Text segment ::
=== Begin Enclosure ===

Indeed. As you may have seen on the news last night, despite several direct questions, the Cleg refused to condemn the lying Huhne - some waffle about it being wrong to pre-empt the court's decision. The f-wit - Huhne has confessed!

Feb 12, 2013 at 11:42 AM | Registered Commentersteve ta

We should insist upon Westminster and Islington being the preferred locations for electricity blackouts.

After all, it cannot happen anyway
After all, they have it all under control the wizzards
After all, free wind is in such abundance they have it all covered with scientists so this is impossible anyway

Feb 12, 2013 at 11:44 AM | Unregistered Commenterptw

Looks to me that the Royal Society has at times in itś past been a political beast as much a scientific or a scholarly one, and been used as an appendage and instument of the political aims of the rulers and appartschiks in Britain. An intresting case history is how the society under it's once president for life Isac Newton ( probably partly rooted in his animosity to Wilhem Leibniz) was a party together with some parts of the british governig system to hold back the developement / deployment of the steam driven ship traffic for few decades or maybe a full century, can be found here :

http://www.21stcenturysciencetech.com/Articles%202008/papin_steam_engine.pdf

Note that I do not know for how accurate this story is , it is as far as i can garner, a scan/reprint of a printed magazine article from around 1980, so I take it with a grain of salt as the site it comes from looks somwhat spooky., It is however an intresting story , and I have not spotted any glaring readjustments of historical facta, but my verification efforts have not very thourough either.

Feb 12, 2013 at 12:01 PM | Unregistered CommenterBjörn

"Some scientists are already lying to support the development of the green economy. What more does he want?"

He wants all of them to lie. They'll do anything for a grant.

Feb 12, 2013 at 12:13 PM | Unregistered CommenterJohn Silver

Do these idiots EVER look at the facts - rather than computer models..?
(Reality check - wind today providing 2.1% of UK electricity demand...)

Feb 12, 2013 at 12:34 PM | Unregistered CommenterDavid

"That is simply NOT possible; anybody suggesting such a thing simply does not have any understanding of the situation" said Mr Davey emphatically when asked about the risk of power cuts due to the current Gov power and climate strategies.

Pleased with himself at the time, it was odd that when he got home that evening, and saw the bin full of defrosting lasagnes, that it should come back to mind.

Feb 12, 2013 at 12:43 PM | Unregistered Commenternot banned yet

Coincidence. I’ve just used the word irrefutable in an email to the Government Chief Scientific Adviser. Extract: “They [the IPCC] then have the sheer audacity to describe the dire predictions of their incomplete models as true probabilities, e.g. “very likely, 90% probable”. This inevitably results in every politician in the land quoting these flawed predictions as irrefutable truths”.

=== End Enclosure ===

Source data ::
=== Begin Enclosure ===

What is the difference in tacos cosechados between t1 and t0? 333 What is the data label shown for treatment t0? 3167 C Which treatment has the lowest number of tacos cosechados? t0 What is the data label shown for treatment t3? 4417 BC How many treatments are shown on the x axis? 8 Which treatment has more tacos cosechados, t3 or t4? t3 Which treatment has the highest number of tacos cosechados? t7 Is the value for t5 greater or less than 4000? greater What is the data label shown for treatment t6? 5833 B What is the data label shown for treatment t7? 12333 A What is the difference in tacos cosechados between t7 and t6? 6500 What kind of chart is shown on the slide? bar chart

=== End Enclosure ===

Problems to work on ::
[a] Answer these questions from the comment thread:
(i) Which two places does the commenter ptw want as the preferred locations for electricity blackouts?
(ii) Around what year does Björn say the printed magazine article behind the linked scan appeared?
(iii) What share of UK electricity demand does the commenter David say wind was providing that day?
[b] Retype the comment thread between "He wants all" and "than computer models..?", inclusive.

Completed exercise ::
[a]
(i) Westminster and Islington.
(ii) Around 1980.
(iii) 2.1%.

[b]
He wants all of them to lie. They'll do anything for a grant.

Feb 12, 2013 at 12:13 PM | Unregistered CommenterJohn Silver

Do these idiots EVER look at the facts - rather than computer models..?